Reporting of Statistical Methods to Assess Efficacy
Many statistical methods can be employed to assess intervention efficacy, with key determinants of validity being who was included in the analysis of outcomes (e.g., sample size and patient characteristics), which measures were analyzed, and how the analyses were conducted. Ideally, the statistical software syntax or programming code is included in supplementary materials, if allowed by the journal, and made available upon request by the corresponding author. Various programming tools can be used to enhance reproducibility without the need to share the trial data (Liu and Pounds, 2014). We review the relevant reporting aspects of these features in the context of the CONSORT reporting guidelines with particular consideration given to the analysis of drinking outcomes in alcohol clinical trials.
Sample size and baseline differences in patient characteristics
The CONSORT statement recommends that authors report the method for determining sample size, whether a priori power analyses were conducted to determine the sample size, and whether/why the actual sample size differs from the intended sample size.

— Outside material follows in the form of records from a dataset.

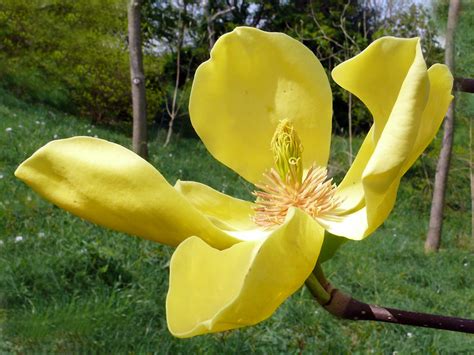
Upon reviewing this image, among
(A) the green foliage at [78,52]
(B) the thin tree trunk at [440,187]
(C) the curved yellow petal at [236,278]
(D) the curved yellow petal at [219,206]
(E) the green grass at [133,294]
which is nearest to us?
(C) the curved yellow petal at [236,278]

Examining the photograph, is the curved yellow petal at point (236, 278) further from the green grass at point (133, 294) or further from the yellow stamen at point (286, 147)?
the green grass at point (133, 294)

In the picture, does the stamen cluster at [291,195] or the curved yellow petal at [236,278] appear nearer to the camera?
the curved yellow petal at [236,278]

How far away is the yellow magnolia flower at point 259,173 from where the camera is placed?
0.81ft

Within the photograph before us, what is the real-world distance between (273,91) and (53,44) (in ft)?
17.7

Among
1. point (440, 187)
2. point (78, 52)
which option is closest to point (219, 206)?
point (440, 187)

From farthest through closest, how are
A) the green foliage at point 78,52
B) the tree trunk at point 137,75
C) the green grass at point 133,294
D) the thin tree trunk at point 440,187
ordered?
the green foliage at point 78,52 < the tree trunk at point 137,75 < the thin tree trunk at point 440,187 < the green grass at point 133,294

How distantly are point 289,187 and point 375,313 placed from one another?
12 cm

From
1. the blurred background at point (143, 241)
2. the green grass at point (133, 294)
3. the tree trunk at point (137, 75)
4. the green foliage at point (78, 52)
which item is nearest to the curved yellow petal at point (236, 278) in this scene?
the blurred background at point (143, 241)

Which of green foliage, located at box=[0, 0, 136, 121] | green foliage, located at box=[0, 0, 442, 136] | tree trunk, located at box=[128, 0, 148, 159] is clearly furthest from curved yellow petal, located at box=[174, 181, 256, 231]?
green foliage, located at box=[0, 0, 136, 121]

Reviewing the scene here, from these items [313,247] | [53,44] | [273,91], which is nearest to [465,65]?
[273,91]

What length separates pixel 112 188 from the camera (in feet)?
0.90

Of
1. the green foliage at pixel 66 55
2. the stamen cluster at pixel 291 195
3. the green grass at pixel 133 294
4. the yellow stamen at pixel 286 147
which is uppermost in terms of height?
the yellow stamen at pixel 286 147

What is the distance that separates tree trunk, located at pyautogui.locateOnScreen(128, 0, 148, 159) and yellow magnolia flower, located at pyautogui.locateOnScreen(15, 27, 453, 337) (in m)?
2.95

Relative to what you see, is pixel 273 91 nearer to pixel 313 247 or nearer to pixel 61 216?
pixel 313 247
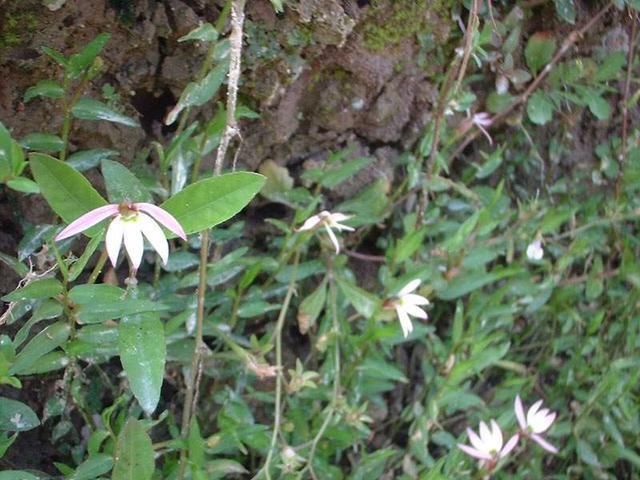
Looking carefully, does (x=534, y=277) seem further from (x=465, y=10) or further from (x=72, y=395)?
(x=72, y=395)

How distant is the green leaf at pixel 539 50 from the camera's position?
1435 millimetres

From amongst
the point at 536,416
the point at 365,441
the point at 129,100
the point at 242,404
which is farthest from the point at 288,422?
the point at 129,100

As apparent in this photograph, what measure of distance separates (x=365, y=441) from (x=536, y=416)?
31cm

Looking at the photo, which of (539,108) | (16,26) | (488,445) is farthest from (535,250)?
(16,26)

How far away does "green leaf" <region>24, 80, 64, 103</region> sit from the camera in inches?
37.2

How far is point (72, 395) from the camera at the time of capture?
1.05 meters

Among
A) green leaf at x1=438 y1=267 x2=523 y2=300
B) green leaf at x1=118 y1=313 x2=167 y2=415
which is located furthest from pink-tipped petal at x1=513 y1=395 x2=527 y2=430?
green leaf at x1=118 y1=313 x2=167 y2=415

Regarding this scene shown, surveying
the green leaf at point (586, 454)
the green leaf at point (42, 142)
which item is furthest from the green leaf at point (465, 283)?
the green leaf at point (42, 142)

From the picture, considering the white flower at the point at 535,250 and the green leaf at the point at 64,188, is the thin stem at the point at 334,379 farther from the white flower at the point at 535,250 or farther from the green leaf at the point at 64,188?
the green leaf at the point at 64,188

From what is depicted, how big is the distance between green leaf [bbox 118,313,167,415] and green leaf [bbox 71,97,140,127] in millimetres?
284

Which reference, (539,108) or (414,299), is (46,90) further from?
(539,108)

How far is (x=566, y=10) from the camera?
4.62ft

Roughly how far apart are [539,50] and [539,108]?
0.10m

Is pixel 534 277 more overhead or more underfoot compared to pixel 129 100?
more underfoot
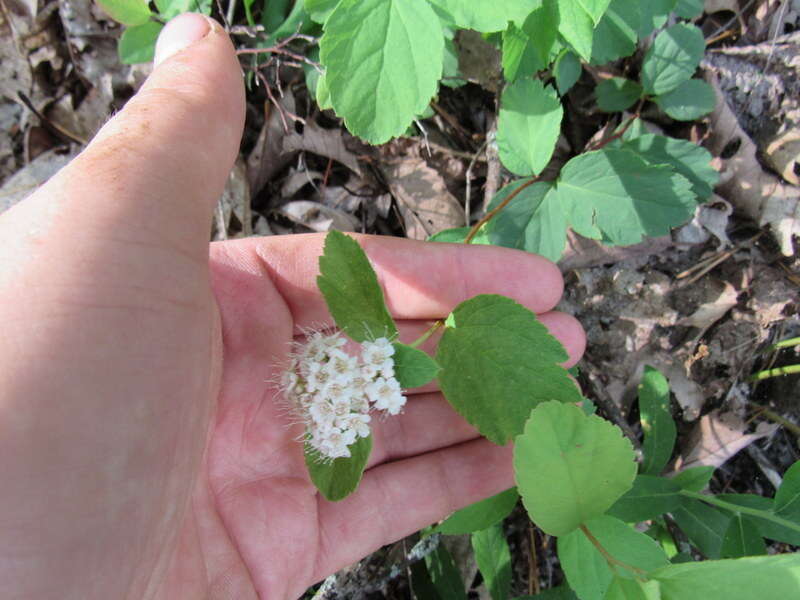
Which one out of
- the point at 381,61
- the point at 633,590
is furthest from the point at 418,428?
the point at 381,61

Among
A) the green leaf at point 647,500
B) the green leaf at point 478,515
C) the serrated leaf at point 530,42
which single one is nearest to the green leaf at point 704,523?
the green leaf at point 647,500

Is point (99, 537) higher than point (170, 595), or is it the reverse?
point (99, 537)

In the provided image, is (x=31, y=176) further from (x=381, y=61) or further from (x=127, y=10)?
(x=381, y=61)

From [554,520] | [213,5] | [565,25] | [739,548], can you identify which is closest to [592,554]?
[554,520]

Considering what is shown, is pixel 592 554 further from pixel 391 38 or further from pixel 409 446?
pixel 391 38

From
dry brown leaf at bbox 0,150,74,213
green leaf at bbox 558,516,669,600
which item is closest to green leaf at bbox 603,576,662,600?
green leaf at bbox 558,516,669,600

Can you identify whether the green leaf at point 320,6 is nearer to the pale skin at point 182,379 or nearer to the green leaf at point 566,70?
the pale skin at point 182,379
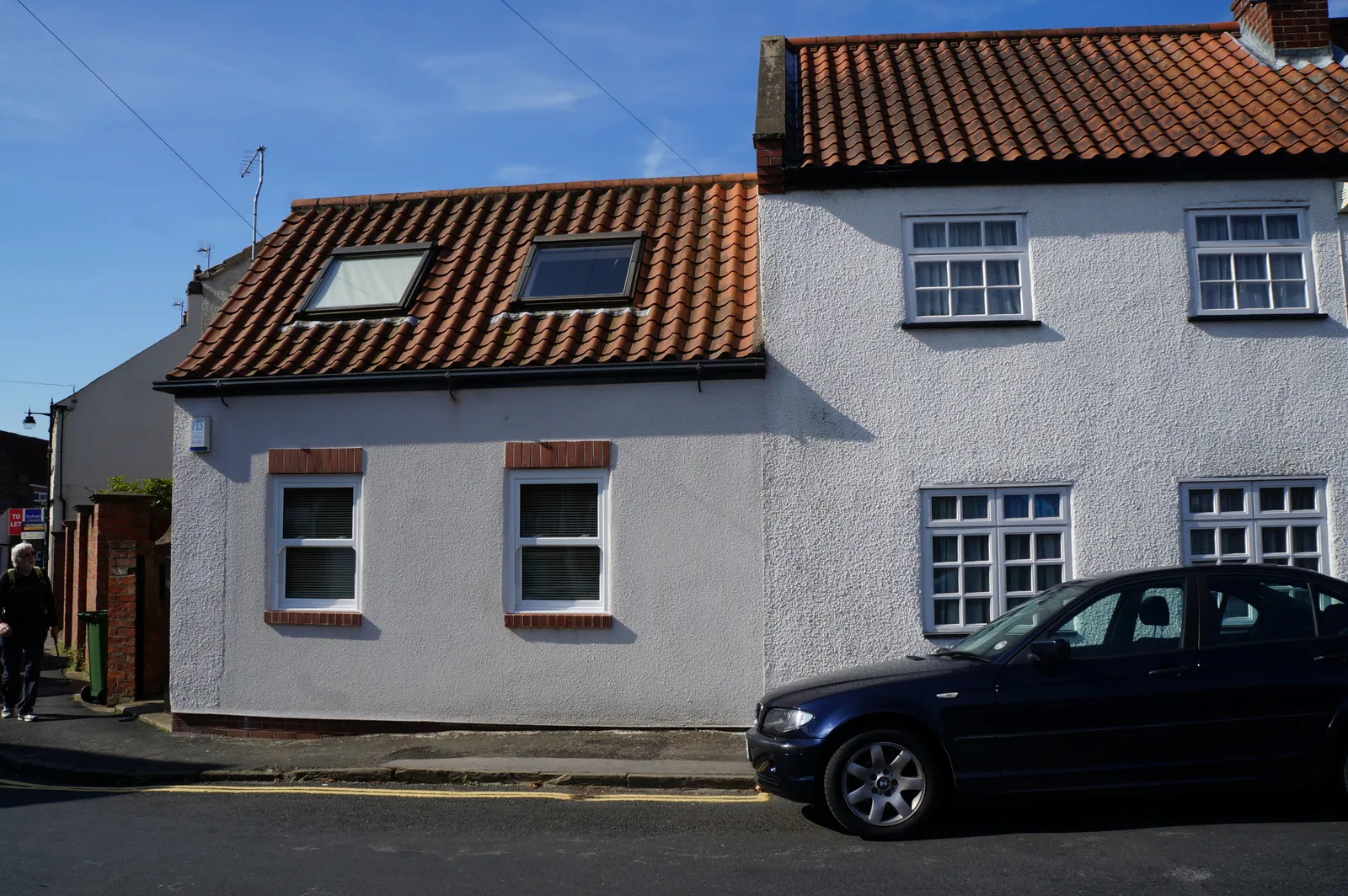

The CONSORT diagram shows the number of individuals screened, the number of participants allocated to treatment conditions, and the number of participants who completed the trials. The sample size at each step of participant flow through the trial should be well documented, with sample sizes and reasons for exclusion, and participant dropout from the intervention and/or research follow-up carefully tracked. To allow an evaluation of the efficacy of the intervention, it is critically important to report whether there are differences in baseline characteristics or attrition rates between intervention groups.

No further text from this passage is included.